▸ EXERCISES TO COMPLETE
**1.** Could you reproduce the Text Munger solution post word for word, from "First of all, we" up to and including "and a diacritic."?
**2.** Can you carry on writing the Text Munger solution post from the point where it stops?

▸ TEXT EXCERPT

□ □ □ □ □

[QUIZ] Text Munger (#76): A solution

First the solution and then the comments:

     1 #!/usr/bin/env ruby

     2 require 'unicode'

     3 class String

     4 Diacritic = Regexp.new("[\xcc\x80-\xcd\xaf]",nil,'u')
     5 Specials =
"\xc3\x86\xc3\x90\xc3\x98\xc3\x9e\xc3\x9f\xc3\xa6\xc3\xb0\xc3\xb8\xc3\xbe"
     6 Letter = Regexp.new("[A-Za-z#{Specials}](?:#{Diacritic}*)",nil,'u')
     7 Word = Regexp.new("(#{Letter})(#{Letter}+)(?=#{Letter})",nil,'u')

     8 def scramble
     9 Unicode.compose(Unicode.decompose(self).gsub(Word) {
    10 m = $~
    11 m[1] + m[2].scan(Letter).sort_by{rand}.join})
    12 end

    13 end

    14 if __FILE__ == $0
    15 while gets
    16 puts $_.chomp.scramble
    17 end
    18 end

First of all, we want the scramble to be able to handle accented
characters. For this, we require the unicode package (available as a
gem) in line 2, for its normalization functions that decompose an
accented character into a standard latin letter and a diacritic.

The letters in iso-latin1 that cannot be decomposed in a plain latin
letter + diacritic are: Thorn, Eth, AE, stroked O, sharp S. The
corresponding 9 forms (excepted the last one, the others can be small
or capital) must be treated as a "special case" in line 5.

The regular expression in line 6 identifies a possibly accented letter.

If ruby had positive zero-width positive look-behind assertions, i.e.,
Perl's /(?<=pattern)/, a word could be decomposed into letters as

Word = Regexp.new("(?<=#{Letter})(#{Letter}+)(?=#{Letter})",nil,'u')

Unfortunately, Ruby doesn't have a $<=, so we are forced to capture
the first character with the regular expression in line 7, and we have
to remember to put it back unchanged (m[1] in line 11).

I might have written lines 10 and 11 together as

$1 + $2.scan(Letter).sort_by{rand}.join})

□ □ □ □ □

▸ GIVEN INFORMATION
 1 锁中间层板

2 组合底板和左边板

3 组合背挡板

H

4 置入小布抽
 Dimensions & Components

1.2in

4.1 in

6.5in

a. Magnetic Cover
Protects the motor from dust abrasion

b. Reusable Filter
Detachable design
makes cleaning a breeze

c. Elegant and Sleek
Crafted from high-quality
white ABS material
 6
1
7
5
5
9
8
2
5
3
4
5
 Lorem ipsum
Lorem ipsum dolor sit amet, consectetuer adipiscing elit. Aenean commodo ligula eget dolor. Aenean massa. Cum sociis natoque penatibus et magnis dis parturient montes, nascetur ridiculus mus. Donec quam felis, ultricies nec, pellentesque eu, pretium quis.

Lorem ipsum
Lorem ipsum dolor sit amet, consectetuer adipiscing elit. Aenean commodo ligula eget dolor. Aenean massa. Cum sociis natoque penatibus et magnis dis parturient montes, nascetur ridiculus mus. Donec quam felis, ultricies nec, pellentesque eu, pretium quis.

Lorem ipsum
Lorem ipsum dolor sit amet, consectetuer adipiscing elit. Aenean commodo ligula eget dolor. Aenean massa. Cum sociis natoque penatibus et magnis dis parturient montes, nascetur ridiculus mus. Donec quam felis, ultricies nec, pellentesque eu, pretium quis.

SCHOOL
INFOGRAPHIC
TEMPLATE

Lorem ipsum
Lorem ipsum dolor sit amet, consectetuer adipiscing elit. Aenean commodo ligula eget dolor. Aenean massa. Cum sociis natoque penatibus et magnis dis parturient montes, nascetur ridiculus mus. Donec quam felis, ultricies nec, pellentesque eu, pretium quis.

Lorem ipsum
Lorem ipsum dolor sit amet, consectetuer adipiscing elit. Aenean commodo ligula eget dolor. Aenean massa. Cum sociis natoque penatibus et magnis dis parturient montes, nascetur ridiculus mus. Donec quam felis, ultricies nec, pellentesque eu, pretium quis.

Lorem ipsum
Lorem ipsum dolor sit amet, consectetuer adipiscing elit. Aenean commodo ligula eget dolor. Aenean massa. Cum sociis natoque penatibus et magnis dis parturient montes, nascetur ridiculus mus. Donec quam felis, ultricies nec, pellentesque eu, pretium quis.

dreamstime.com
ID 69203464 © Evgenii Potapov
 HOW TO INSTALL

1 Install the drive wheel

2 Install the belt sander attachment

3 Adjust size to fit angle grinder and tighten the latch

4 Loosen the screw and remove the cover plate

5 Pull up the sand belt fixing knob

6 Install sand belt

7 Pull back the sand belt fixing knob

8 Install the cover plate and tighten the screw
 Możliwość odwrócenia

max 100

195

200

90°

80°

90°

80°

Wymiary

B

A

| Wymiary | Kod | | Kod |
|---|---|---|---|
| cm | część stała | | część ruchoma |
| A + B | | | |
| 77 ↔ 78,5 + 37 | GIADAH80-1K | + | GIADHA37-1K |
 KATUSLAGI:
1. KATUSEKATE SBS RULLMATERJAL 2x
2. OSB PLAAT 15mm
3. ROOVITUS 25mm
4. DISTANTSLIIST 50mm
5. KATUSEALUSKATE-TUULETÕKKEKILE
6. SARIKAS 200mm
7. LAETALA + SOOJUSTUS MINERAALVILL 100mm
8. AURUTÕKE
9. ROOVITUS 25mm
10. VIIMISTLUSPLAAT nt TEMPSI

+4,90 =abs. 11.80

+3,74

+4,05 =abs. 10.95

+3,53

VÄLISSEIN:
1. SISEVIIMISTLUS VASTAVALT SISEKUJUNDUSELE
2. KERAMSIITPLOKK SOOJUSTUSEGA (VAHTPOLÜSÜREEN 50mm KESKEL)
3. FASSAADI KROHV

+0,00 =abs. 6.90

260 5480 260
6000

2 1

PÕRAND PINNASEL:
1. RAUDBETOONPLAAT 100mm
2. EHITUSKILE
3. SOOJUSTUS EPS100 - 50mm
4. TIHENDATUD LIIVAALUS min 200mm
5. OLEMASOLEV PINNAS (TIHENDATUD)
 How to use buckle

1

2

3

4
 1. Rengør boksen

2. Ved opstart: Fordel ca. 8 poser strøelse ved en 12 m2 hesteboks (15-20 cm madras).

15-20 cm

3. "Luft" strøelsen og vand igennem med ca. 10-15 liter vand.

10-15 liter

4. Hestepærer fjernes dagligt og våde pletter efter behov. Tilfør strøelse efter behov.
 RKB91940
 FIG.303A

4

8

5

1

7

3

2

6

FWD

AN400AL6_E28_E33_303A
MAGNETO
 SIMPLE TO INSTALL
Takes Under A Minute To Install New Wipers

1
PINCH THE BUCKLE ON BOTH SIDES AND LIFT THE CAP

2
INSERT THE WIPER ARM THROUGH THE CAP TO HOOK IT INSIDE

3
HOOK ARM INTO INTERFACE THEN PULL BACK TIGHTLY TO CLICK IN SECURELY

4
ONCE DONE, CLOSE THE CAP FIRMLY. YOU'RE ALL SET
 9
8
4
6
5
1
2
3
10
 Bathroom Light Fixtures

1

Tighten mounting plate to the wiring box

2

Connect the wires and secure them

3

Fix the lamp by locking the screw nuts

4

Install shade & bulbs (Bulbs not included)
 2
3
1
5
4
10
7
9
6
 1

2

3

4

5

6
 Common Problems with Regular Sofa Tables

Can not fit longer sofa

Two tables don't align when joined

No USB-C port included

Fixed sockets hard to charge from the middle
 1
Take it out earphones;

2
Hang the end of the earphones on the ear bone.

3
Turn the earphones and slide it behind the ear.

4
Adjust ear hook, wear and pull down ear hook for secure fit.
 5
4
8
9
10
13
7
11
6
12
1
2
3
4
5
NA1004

□ □ □ □ □

▸ OUTPUTS BY TASK
**1.**
First of all, we want the scramble to be able to handle accented
characters. For this, we require the unicode package (available as a
gem) in line 2, for its normalization functions that decompose an
accented character into a standard latin letter and a diacritic.

**2.**
but you don't have to be a C programmer to understand that using
global variables together with functions that alter them within two
sequence points is a bad idea (See
http://www.parashift.com/c++-faq-lite/misc-technical-issues.html#faq-39.16
).

I might have written lines 10 and 11 together as

$1 + $2.scan(Letter).sort_by{rand}.join})

but you don't have to be a C programmer to understand that using
global variables together with functions that alter them within two
sequence points is a bad idea

$~ is not a global variable : it's a local and thread-local variable (like
$_)

$1 ($2, ...) make reference to the first (second, ...) substring matched.

Guy Decoux

You are absolutely right, of course.

I hope that my mistake did not distract anybody from the point I was
trying to make.

  Stefano

···

On 23/04/06, ts <decoux@moulon.inra.fr> wrote:

> I might have written lines 10 and 11 together as

> $1 + $2.scan(Letter).sort_by{rand}.join})

> but you don't have to be a C programmer to understand that using
> global variables together with functions that alter them within two
> sequence points is a bad idea

$~ is not a global variable : it's a local and thread-local variable (like
$_)

$1 ($2, ...) make reference to the first (second, ...) substring matched.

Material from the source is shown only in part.